OUTPUT_DIR = "/mnt/data/trash-bin/"  # Change to your desired output directory
REPORT_SAVE_PATH = "/mnt/data/trash-bin/report.html" # Change to your desired report save path and name

SLIDES: list[Path] = list(  # Change to list of your slides
    Path("/mnt/data/Projects/FNBrno/2k_prostates_2024_tiff_packed/").glob("*.tiff")
)[:10]


semaphore = asyncio.Semaphore(REQUEST_LIMIT)


async def put_request(
    session: ClientSession, url: str, data: dict[str, Any]
) -> tuple[int, str]:
    timeout = ClientTimeout(total=REQUEST_TIMEOUT)

    try:
        async with semaphore, session.put(url, json=data, timeout=timeout) as response:
            text = await response.text()

            return response.status, text
    except TimeoutError:
        print(
            f"Failed to process {data['wsi_path']}:\n\tTimeout after {REQUEST_TIMEOUT} seconds\n"
        )

        return -1, "Timeout"


async def repeatable_put_request(
    session: ClientSession, url: str, data: dict[str, Any], num_repeats: int
) -> None:
    for attempt in range(1, num_repeats + 1):
        status, text = await put_request(session, url, data)
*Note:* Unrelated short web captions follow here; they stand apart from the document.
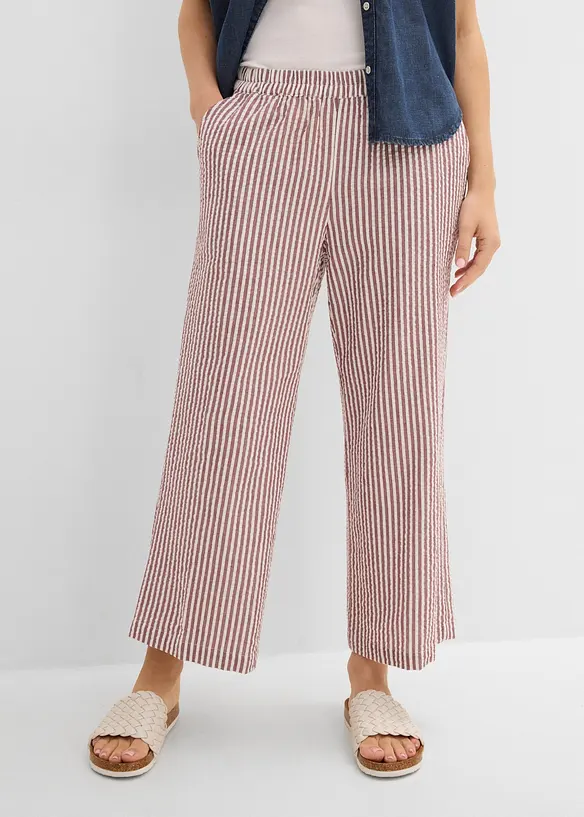 7/8-Seersucker-Palazzo-Hose aus reiner Baumwolle in rot von vorne - bonprix 7/8-Seersucker-Palazzo-Hose aus reiner Baumwolle in rot von vorne - bonprix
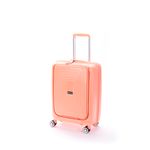 Sport si Outdoor - Articole de voiaj - Trolere - Troler cabina polipropilena cu buzunar frontal laptop 17 inch, Davidts Wallaby, coral, 54x39x22.5 cm - Infinity.ro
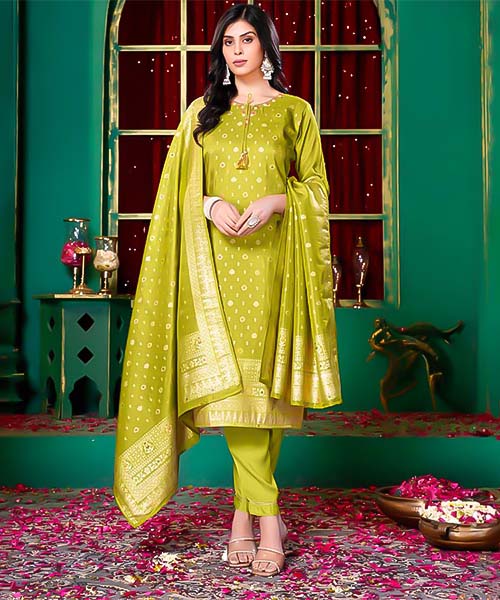 Green Silk Jacquard Casual Wear Salwar Kameez in mumbai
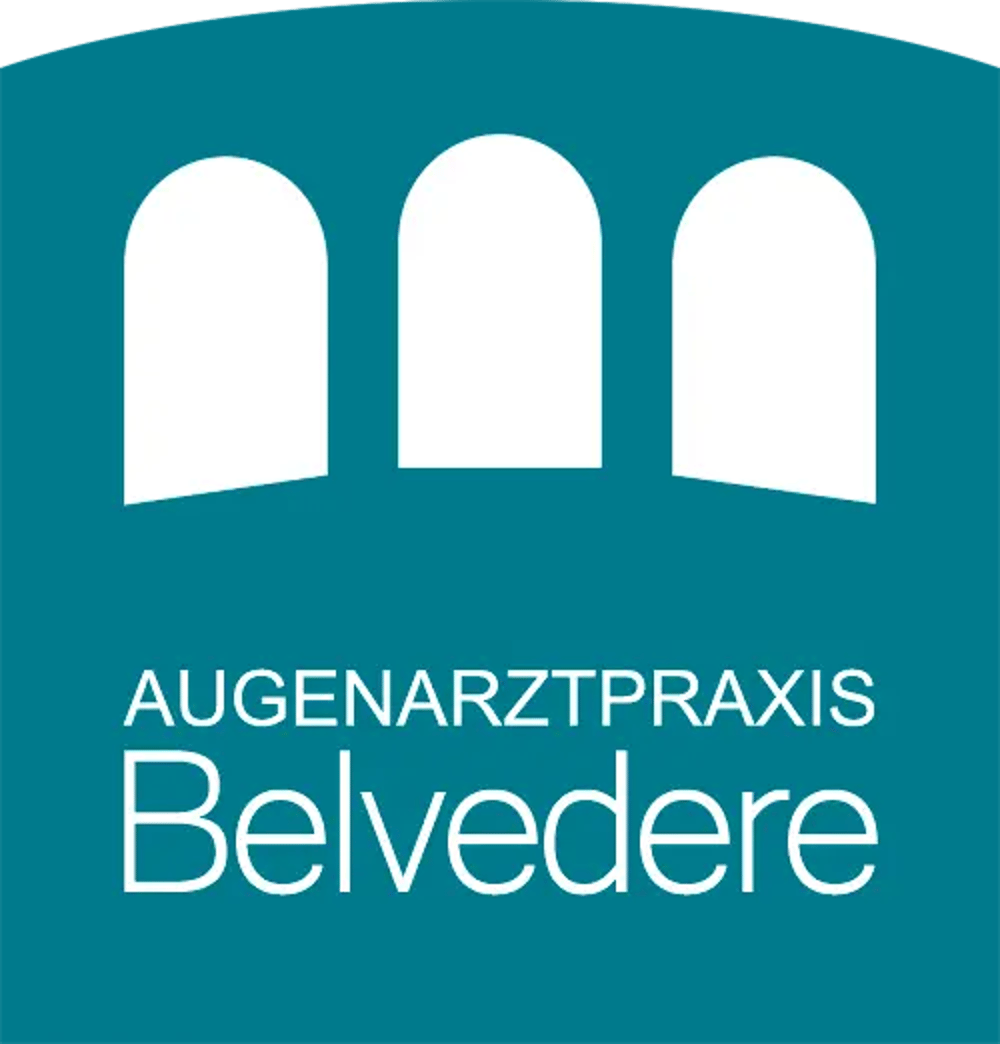 Logo der Augenarztpraxis Belvedere mit drei weißen Rundbögen auf türkisfarbenem Hintergrund.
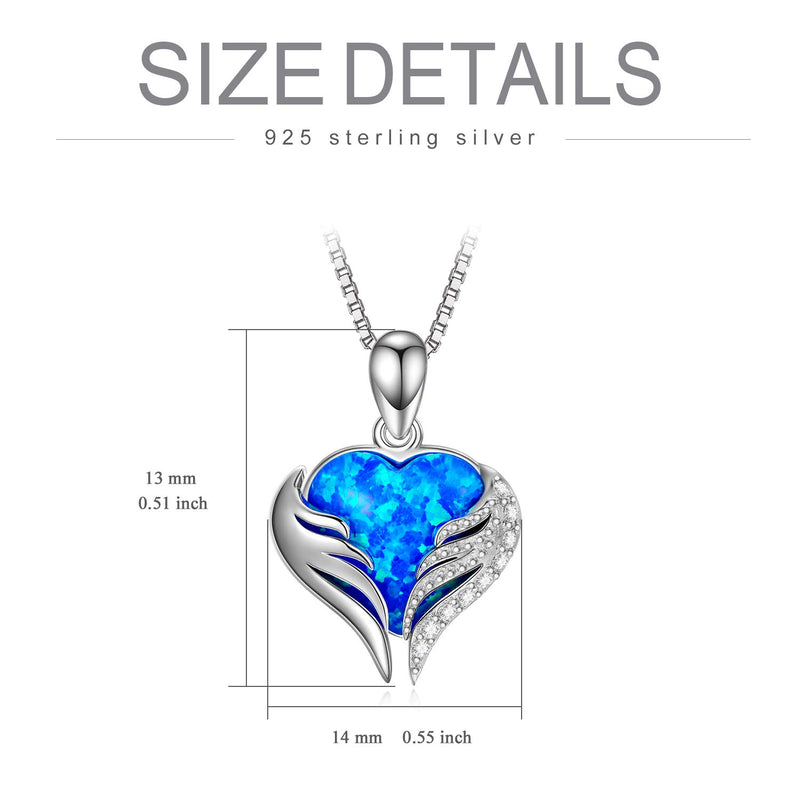 [Australia] - SOULMEET Angel Wings Heart Necklace with Simulated Opal&Cubiz Zirconia for Women Girls Sterling Silver Jewelry Christmas Gifts Birthday 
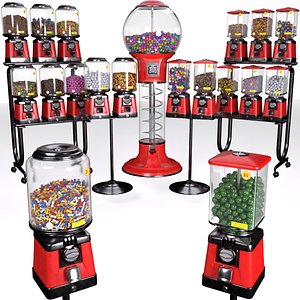 Gumball Candy Vending Machine Collection with 15 Fillings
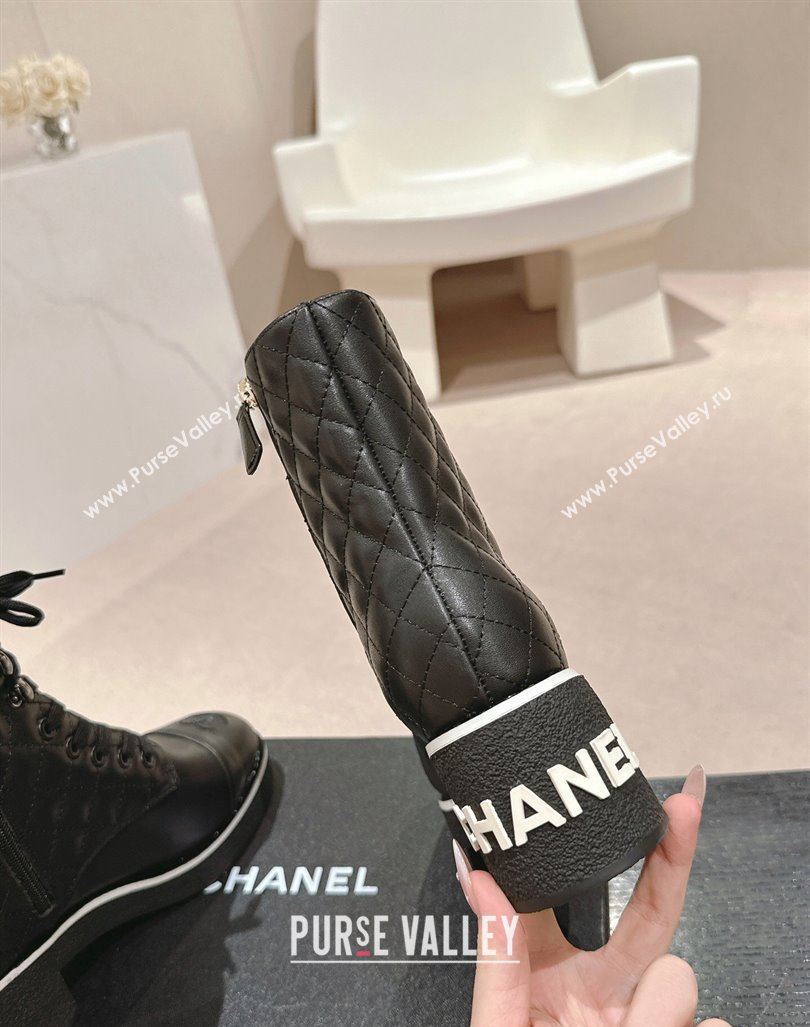 Chanel Contrasting Calfskin Leather Laced-up Ankle Boots Black 2024 CH101622 (MD-241016080)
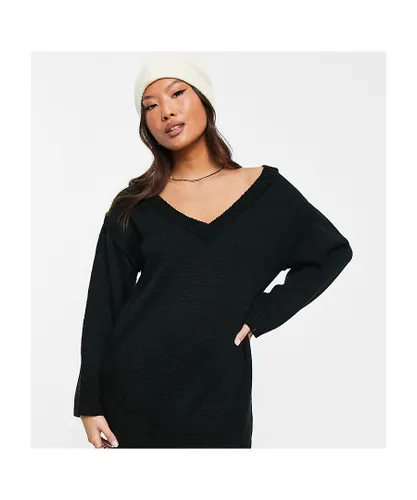 ASOS Petite Womens DESIGN knitted mini dress with v neck in black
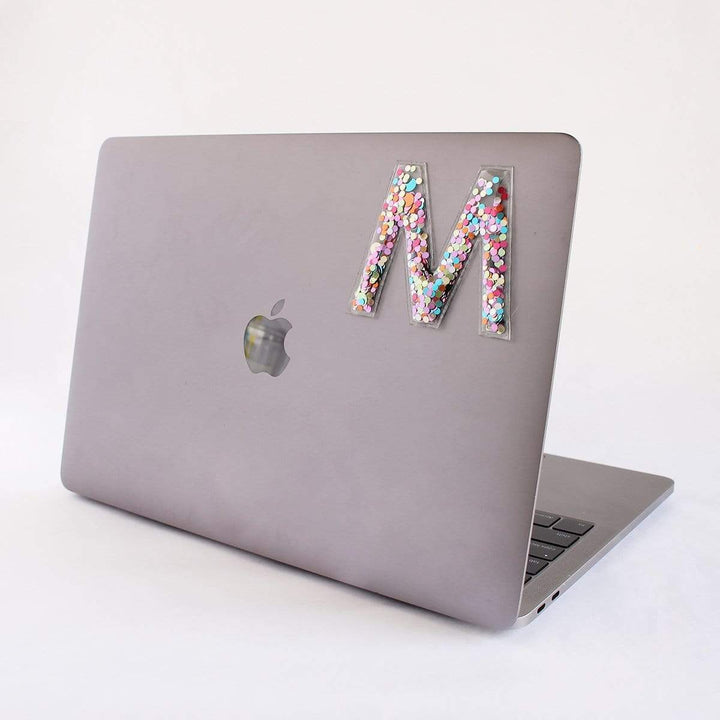 Packed Party Confetti Letter "K" Adhesive Patch Sticker - Confetti-Filled Peel and Stick 3M Alphabet Patch for Personalizing Notebooks Laptops and Gifts, 3x2 Inch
        if status == -1 and text == "Timeout":
            return

        if status == 500 and text == "Internal Server Error":
            att_count = f"attempt {attempt}/{MAX_REQUEST_RETRY_ATTEMPTS}"
            print(
                f"Unexpected status 500 received for {data['wsi_path']} ({att_count}):\n\tResponse: {text}\n"
            )
            await asyncio.sleep(BACKOFF_BASE**attempt)

            continue

        print(
            f"Processed {data['wsi_path']}:\n\tStatus: {status} \n\tResponse: {text}\n"
        )

        return

    print(f"Failed to process {data['wsi_path']}:\n\tAll retry attempts failed\n")


async def generate_report(
    session: ClientSession, slides: list[Path], output_dir: str, save_location: str
) -> None:
    url = URL + "report"

    data = {
        "backgrounds": [str(slide.resolve()) for slide in slides],
        "mask_dir": output_dir,
        "save_location": save_location,
        "compute_metrics": True,
    }

    async with semaphore, session.put(url, json=data) as response:
        result = await response.text()

        print(
            f"Report generation:\n\tStatus: {response.status} \n\tResponse: {result}\n"
        )


async def main() -> None:
    async with ClientSession() as session:
        tasks = [
            repeatable_put_request(
                session=session,
                url=URL,
                data={
                    "wsi_path": str(slide.resolve()),
                    "output_path": OUTPUT_DIR,
                    "mask_level": 3,
                    "sample_level": 1,
                    "check_residual": True,
                    "check_folding": True,
                    "check_focus": True,
                    "wb_correction": True,
                },
                num_repeats=MAX_REQUEST_RETRY_ATTEMPTS,
            )
            for slide in SLIDES
        ]

        # Processing of the slides
        await asyncio.gather(*tasks)

        # Report generation
        await generate_report(
            session=session,
            slides=SLIDES,
            output_dir=OUTPUT_DIR,
            save_location=REPORT_SAVE_PATH,
        )


if __name__ == "__main__":
    asyncio.run(main())

Info

Please keep the REQUEST_LIMIT at 4 or fewer to ensure that multiple users can submit requests concurrently without overwhelming the service.

Tip

The REQUEST_TIMEOUT constant can be set to None to completly disable the timeout. However, this is not recommeded, as it may occasionally result in requests that are stuck forever. If your data require longer processing time, we recommend increasing the timeout.